Wednesday, November 25, 2009

Puisi-puisi Wardjito Soeharso

Wardjito Soeharso, lahir di Salatiga, 19 Januari 1958. Sejak kecil suka baca komik dan cerita silat. Ketika kuliah di Fak. Sastra UNDIP, dia mulai aktif menulis puisi dan naskah drama. Puisi-puisinya pernah dibukukan dalam antologi: Mendung Di Atas Kota Semarang (1983), Antologi Puisi Penulismuda (2007), Dan akhir-akhir ini mulai serius menulis buku. Dua buku sudah terbit, yaitu: Yuk! Nulis Puisi dan Yuk, Nulis Artikel (2009). Sehari-hari sibuk bekerja sebagai widyaiswara di Badan Diklat Prov. Jateng.

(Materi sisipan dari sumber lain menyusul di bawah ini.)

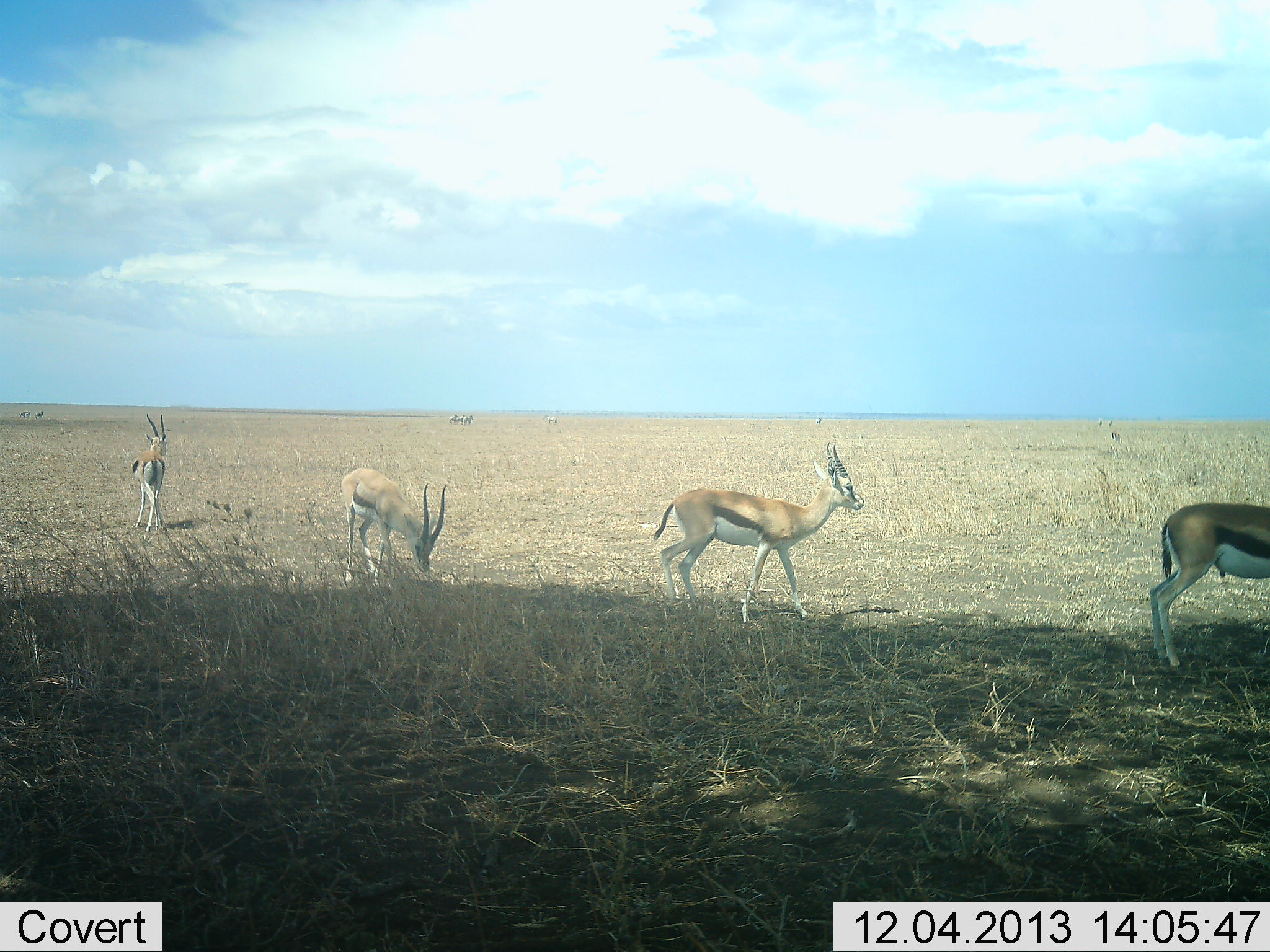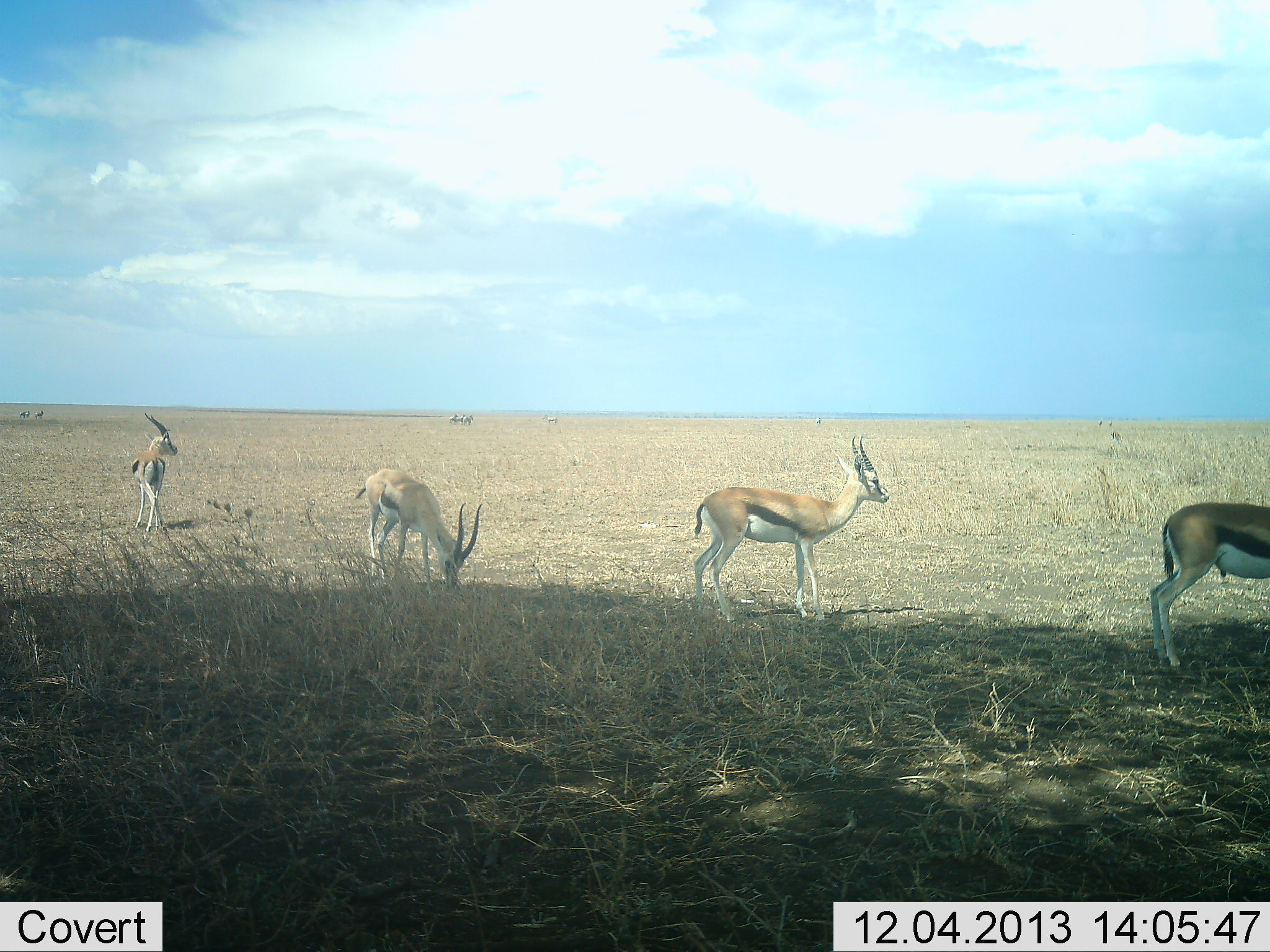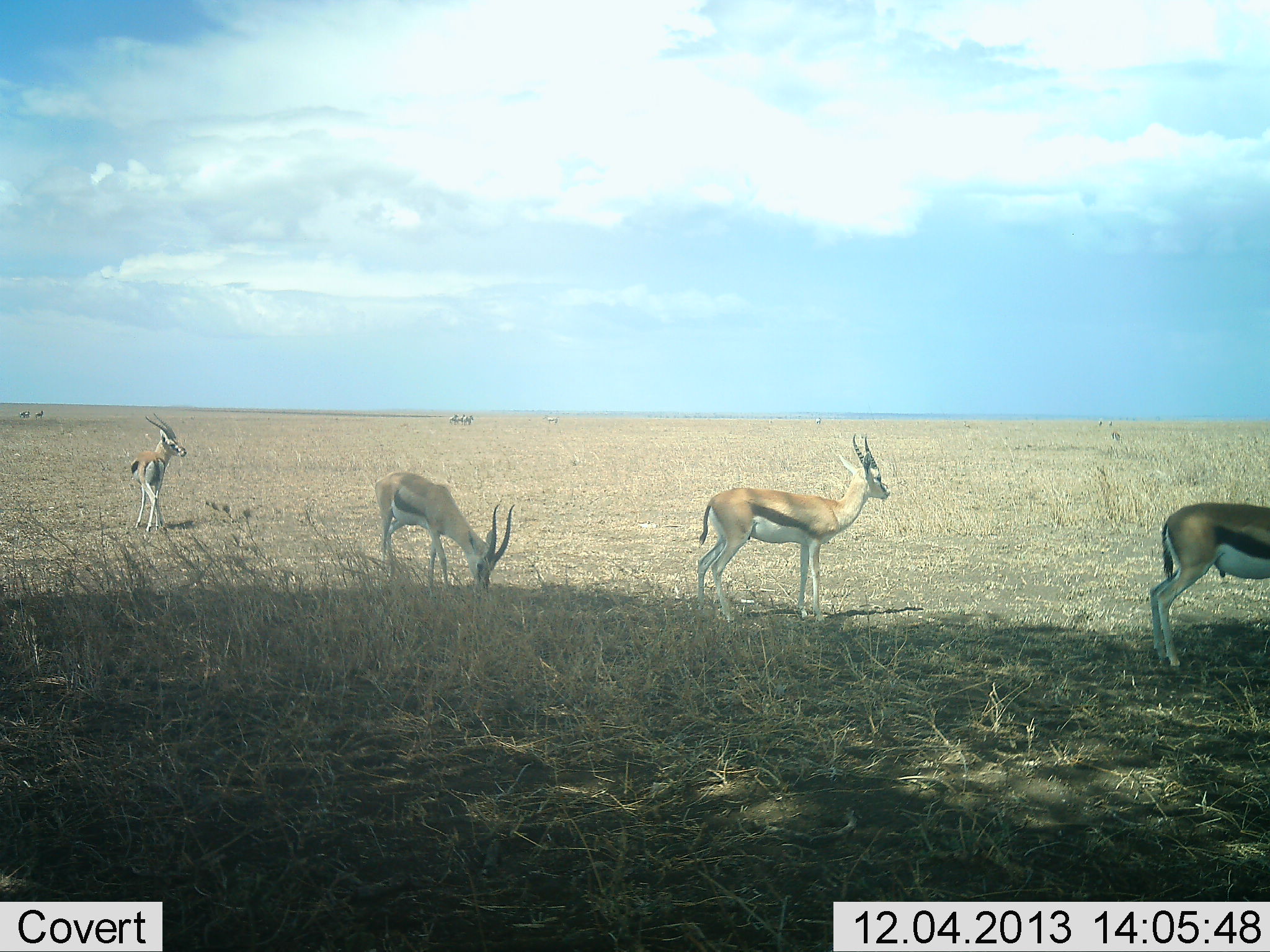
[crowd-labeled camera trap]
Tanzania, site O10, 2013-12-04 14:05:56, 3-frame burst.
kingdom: Animalia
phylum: Chordata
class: Mammalia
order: Artiodactyla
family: Bovidae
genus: Eudorcas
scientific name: Eudorcas thomsonii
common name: thomson's gazelle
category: gazellethomsons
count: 4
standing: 90%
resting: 0%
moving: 40%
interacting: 0%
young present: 0%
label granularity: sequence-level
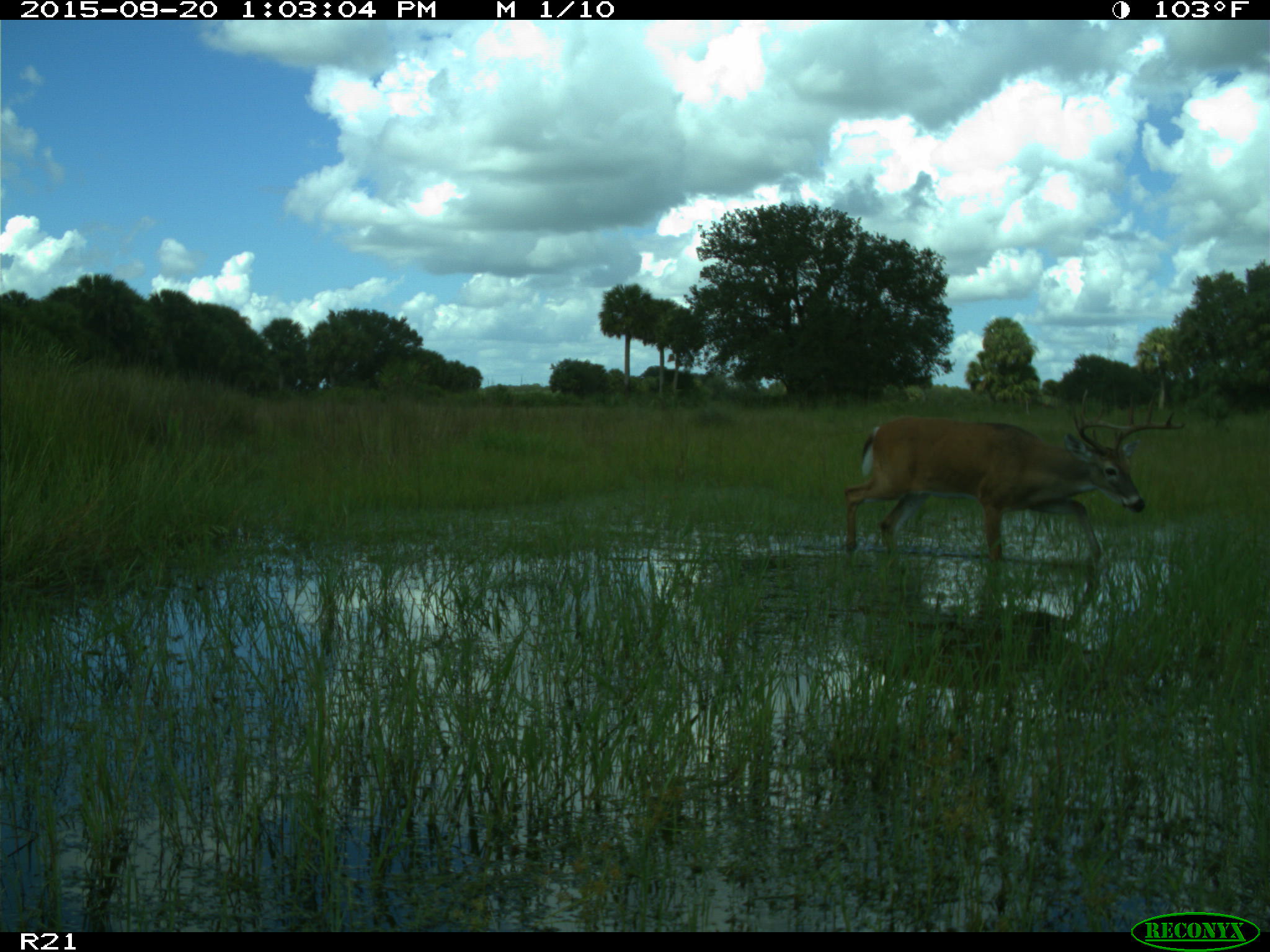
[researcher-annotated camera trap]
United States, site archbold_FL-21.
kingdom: Animalia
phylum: Chordata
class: Mammalia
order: Artiodactyla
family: Cervidae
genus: Odocoileus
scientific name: Odocoileus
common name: deer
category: unidentified deer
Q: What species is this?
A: Unidentified deer (deer) (Odocoileus).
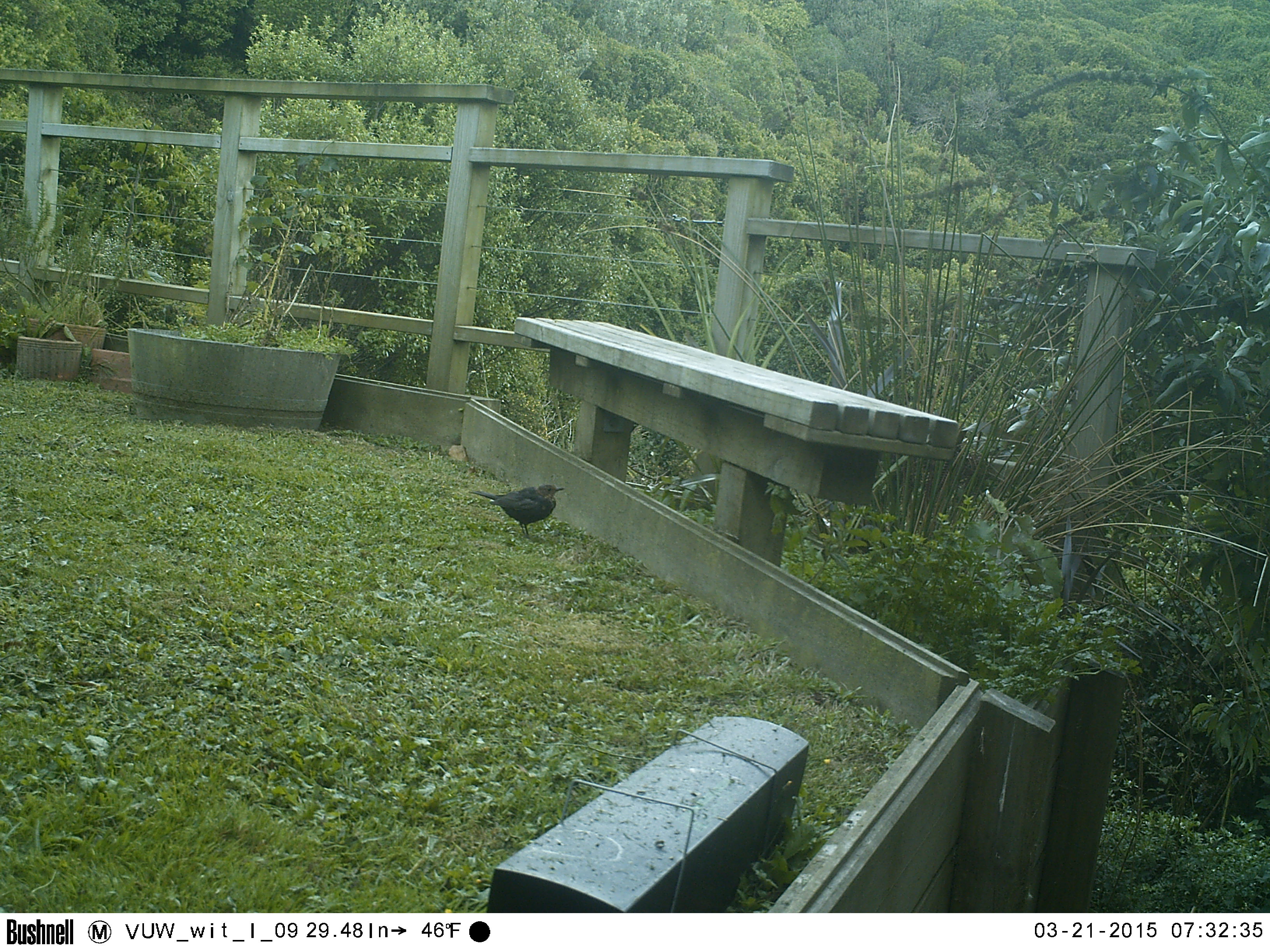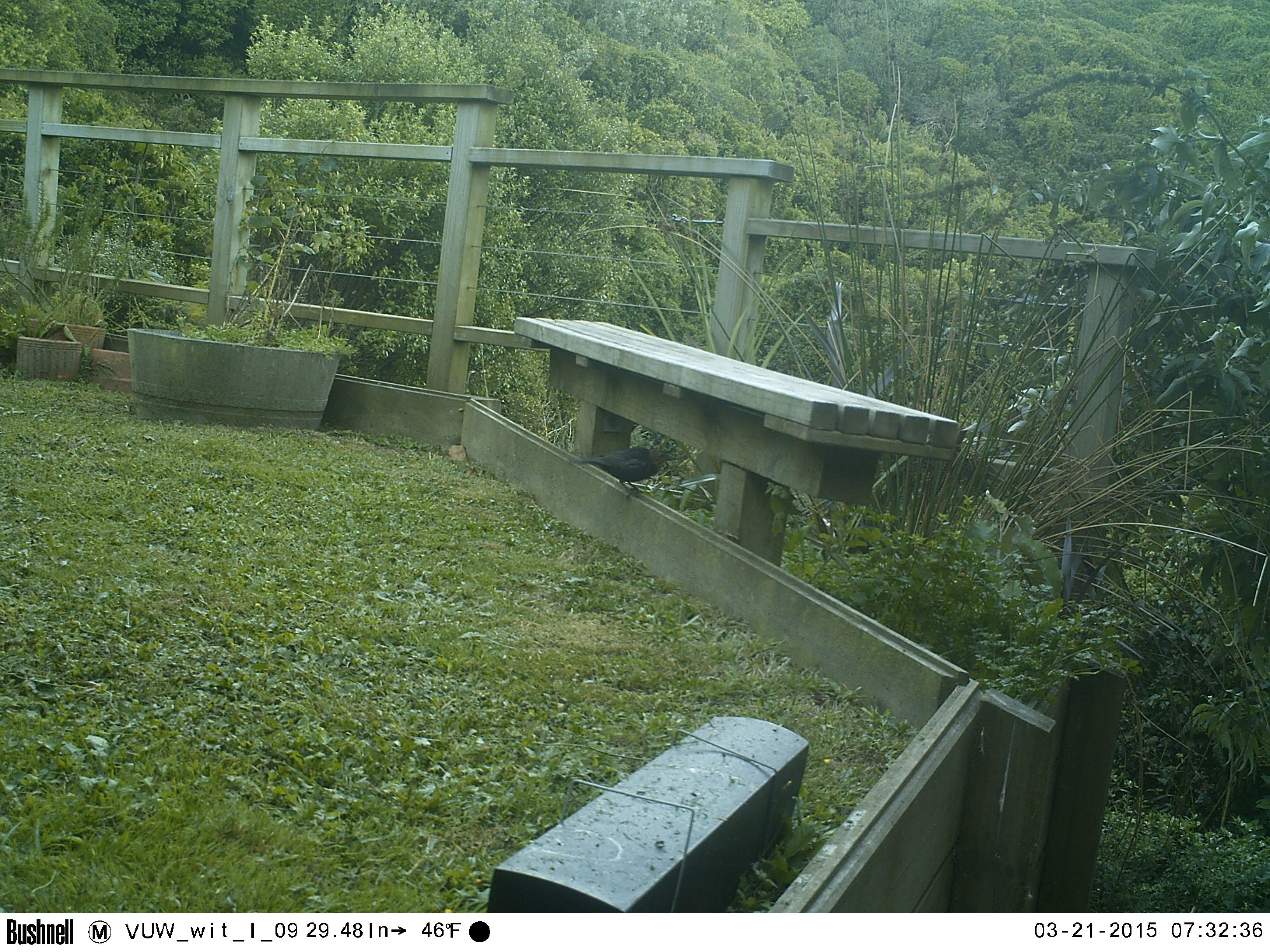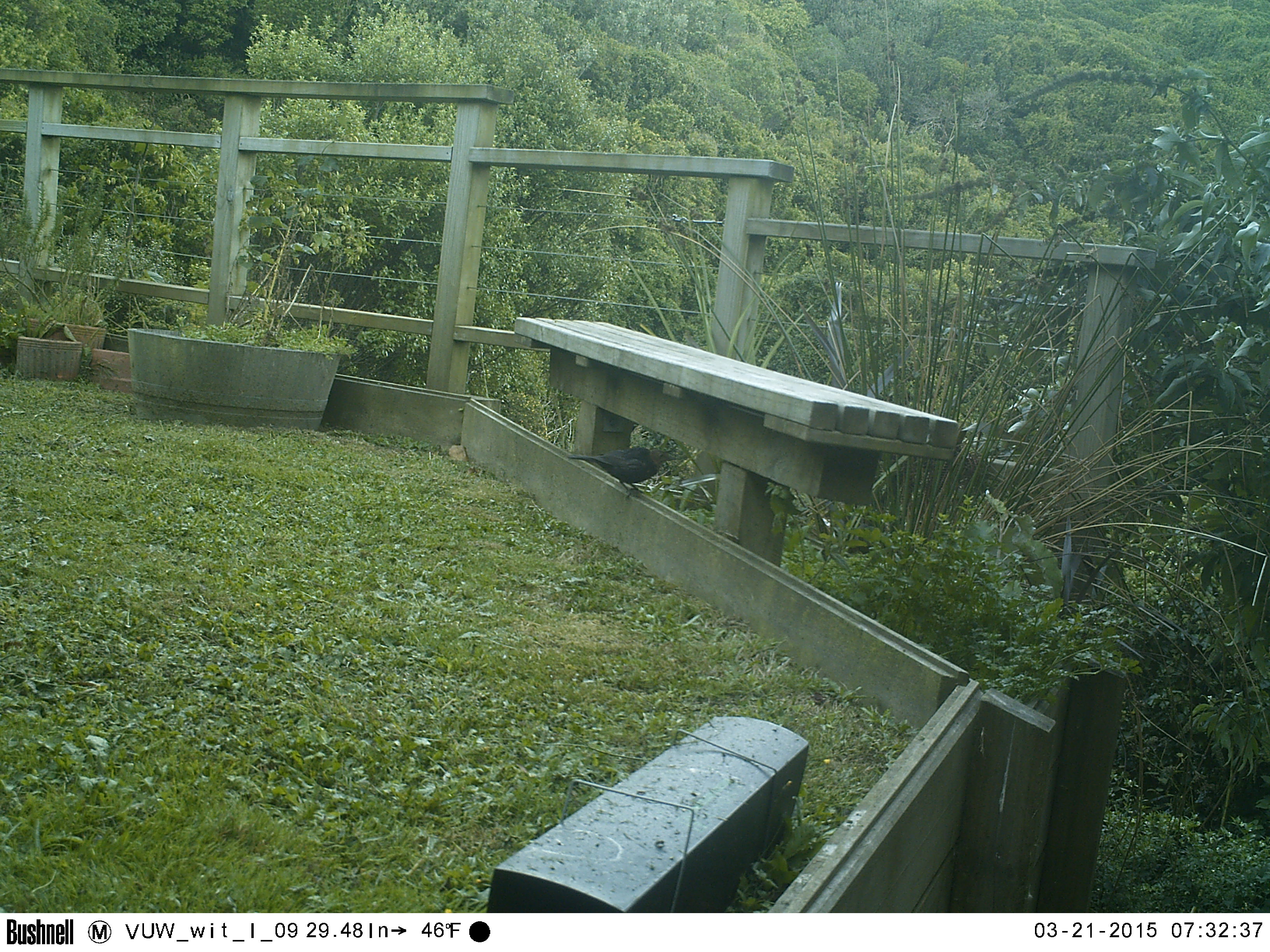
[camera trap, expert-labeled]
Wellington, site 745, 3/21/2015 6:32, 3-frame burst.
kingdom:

______________________________________________________________


Puisi-puisi Wardjito Soeharso



MAKAN MALAM


Jam di dinding sudah menunjukkan pukul 20:00.

Saat keluarga untuk makan malam bersama.

Saya, isteri, dan anak-anak duduk

mengelilingi meja makan, siap menyantap

hidangan yang kelihatannya sangat mengundang selera.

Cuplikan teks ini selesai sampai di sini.